-- Opening Marker --

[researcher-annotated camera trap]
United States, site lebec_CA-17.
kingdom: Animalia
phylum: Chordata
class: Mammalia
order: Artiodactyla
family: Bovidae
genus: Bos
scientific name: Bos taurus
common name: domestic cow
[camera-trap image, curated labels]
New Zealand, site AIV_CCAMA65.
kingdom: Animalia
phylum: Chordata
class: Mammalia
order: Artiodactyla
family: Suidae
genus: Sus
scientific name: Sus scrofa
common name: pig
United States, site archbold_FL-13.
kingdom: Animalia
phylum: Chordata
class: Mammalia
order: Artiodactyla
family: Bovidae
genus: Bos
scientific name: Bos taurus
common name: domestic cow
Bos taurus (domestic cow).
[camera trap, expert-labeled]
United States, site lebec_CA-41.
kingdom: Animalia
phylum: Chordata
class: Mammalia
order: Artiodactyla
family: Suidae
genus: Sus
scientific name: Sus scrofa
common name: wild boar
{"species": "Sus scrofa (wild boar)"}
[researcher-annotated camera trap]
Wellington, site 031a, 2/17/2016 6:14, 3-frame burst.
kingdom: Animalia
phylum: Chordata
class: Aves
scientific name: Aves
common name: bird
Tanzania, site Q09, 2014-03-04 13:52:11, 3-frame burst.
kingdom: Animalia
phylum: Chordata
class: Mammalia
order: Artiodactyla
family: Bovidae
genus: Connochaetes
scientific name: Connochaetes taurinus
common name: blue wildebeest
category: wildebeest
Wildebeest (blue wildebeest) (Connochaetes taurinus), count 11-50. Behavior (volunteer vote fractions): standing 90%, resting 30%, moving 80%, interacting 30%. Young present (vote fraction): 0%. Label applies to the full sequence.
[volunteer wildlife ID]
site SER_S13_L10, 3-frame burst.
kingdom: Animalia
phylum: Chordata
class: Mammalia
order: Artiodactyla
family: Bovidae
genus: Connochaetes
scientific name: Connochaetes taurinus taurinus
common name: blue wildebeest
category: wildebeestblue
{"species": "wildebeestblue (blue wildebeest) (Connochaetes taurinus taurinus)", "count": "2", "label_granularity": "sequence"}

-- Closing Marker --

*Instructions to follow:*
Type the entries out again so that they match exactly.

*Solution to this exercise:*
[researcher-annotated camera trap]
United States, site lebec_CA-17.
kingdom: Animalia
phylum: Chordata
class: Mammalia
order: Artiodactyla
family: Bovidae
genus: Bos
scientific name: Bos taurus
common name: domestic cow
[camera-trap image, curated labels]
New Zealand, site AIV_CCAMA65.
kingdom: Animalia
phylum: Chordata
class: Mammalia
order: Artiodactyla
family: Suidae
genus: Sus
scientific name: Sus scrofa
common name: pig
United States, site archbold_FL-13.
kingdom: Animalia
phylum: Chordata
class: Mammalia
order: Artiodactyla
family: Bovidae
genus: Bos
scientific name: Bos taurus
common name: domestic cow
Bos taurus (domestic cow).
[camera trap, expert-labeled]
United States, site lebec_CA-41.
kingdom: Animalia
phylum: Chordata
class: Mammalia
order: Artiodactyla
family: Suidae
genus: Sus
scientific name: Sus scrofa
common name: wild boar
{"species": "Sus scrofa (wild boar)"}
[researcher-annotated camera trap]
Wellington, site 031a, 2/17/2016 6:14, 3-frame burst.
kingdom: Animalia
phylum: Chordata
class: Aves
scientific name: Aves
common name: bird
Tanzania, site Q09, 2014-03-04 13:52:11, 3-frame burst.
kingdom: Animalia
phylum: Chordata
class: Mammalia
order: Artiodactyla
family: Bovidae
genus: Connochaetes
scientific name: Connochaetes taurinus
common name: blue wildebeest
category: wildebeest
Wildebeest (blue wildebeest) (Connochaetes taurinus), count 11-50. Behavior (volunteer vote fractions): standing 90%, resting 30%, moving 80%, interacting 30%. Young present (vote fraction): 0%. Label applies to the full sequence.
[volunteer wildlife ID]
site SER_S13_L10, 3-frame burst.
kingdom: Animalia
phylum: Chordata
class: Mammalia
order: Artiodactyla
family: Bovidae
genus: Connochaetes
scientific name: Connochaetes taurinus taurinus
common name: blue wildebeest
category: wildebeestblue
{"species": "wildebeestblue (blue wildebeest) (Connochaetes taurinus taurinus)", "count": "2", "label_granularity": "sequence"}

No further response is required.